* [What is asked]:
- 1) In the blog post on the military and climate change, rewrite the paragraph that begins "I thought I was going to be sick" in shorter form, keeping its main facts.
- 2) Edit the blog post on the military and climate change by giving the part that opens with the words containing "The USA military" and closes with "he shouted excitedly." again, with "Navy" replaced by "Air Force" throughout.
- 3) Answer these questions from the blog post on the military and climate change, marking your answers (a), (b), and (c):
(a) When did the writer attend the climate change conference?
(b) Why are Navy jets among the biggest gas hogs in the air?
(c) What percentage of the military's potential targets does the writer call essentially defenseless?

* [Extracted text]:
⁂
Monday, October 20, 2014

The USA military does NOT get it on climate change

Last January, I attended a climate change conference that featured a TV personality who had come to agree with the climate scientists after a lifetime of denial.  Not surprisingly (I guess) he peppered his speech with appeals to deniers like he once was—quoting the Bible, Ronald Reagan, etc.  At one point, he cited some examples of how the Navy was planning for the changes that climate change would bring to their operations.  "The Navy gets climate change," he shouted excitedly.

I thought I was going to be sick.  After a lifetime of passionate interest in the history of USA aerospace, there was one thing I KNEW about the military—almost every bit of their equipment requires massive amounts of premium fuels.  Navy jets, because they must operate off carrier decks, are some of the biggest gas hogs in the air.  Suggesting that these exemplars of conspicuous waste understood the issues of climate change was a bit like suggesting that Hugh Hefner was an expert on growing old gracefully with your lifetime partner.

In fairness I would imagine that the Navy, as part of the USA industrial state, is probably much closer to "getting it" on climate change than the folks who think a solution will come from marching behind large puppets and clever signs through the streets of New York.  Even so, I will not give the military much credit for understanding climate change until they stop using massive displays of waste as a form of chest-pounding.  I mean, considering that 99% of their potential targets are essentially defenseless, why exactly do they need supersonic aircraft?  How much fuel is required to demonstrate readiness or ferociousness?
⁂
* [Information provided]:
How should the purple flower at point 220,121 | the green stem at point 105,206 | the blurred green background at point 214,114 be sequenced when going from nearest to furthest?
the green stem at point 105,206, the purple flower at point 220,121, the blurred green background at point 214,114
⁂
* [Solution set]:
- 1) The speaker's claim sickened the writer, who had long followed the history of USA aerospace and knew that nearly all military equipment burns huge amounts of premium fuel. Navy jets are among the worst gas hogs because they must operate off carrier decks. The writer said that calling such wasteful machines climate-aware was like calling Hugh Hefner an expert on growing old gracefully with a lifetime partner.

- 2)
The USA military does NOT get it on climate change

Last January, I attended a climate change conference that featured a TV personality who had come to agree with the climate scientists after a lifetime of denial.  Not surprisingly (I guess) he peppered his speech with appeals to deniers like he once was—quoting the Bible, Ronald Reagan, etc.  At one point, he cited some examples of how the Air Force was planning for the changes that climate change would bring to their operations.  "The Air Force gets climate change," he shouted excitedly.

- 3)
(a) Last January.
(b) They must operate off carrier decks.
(c) 99%.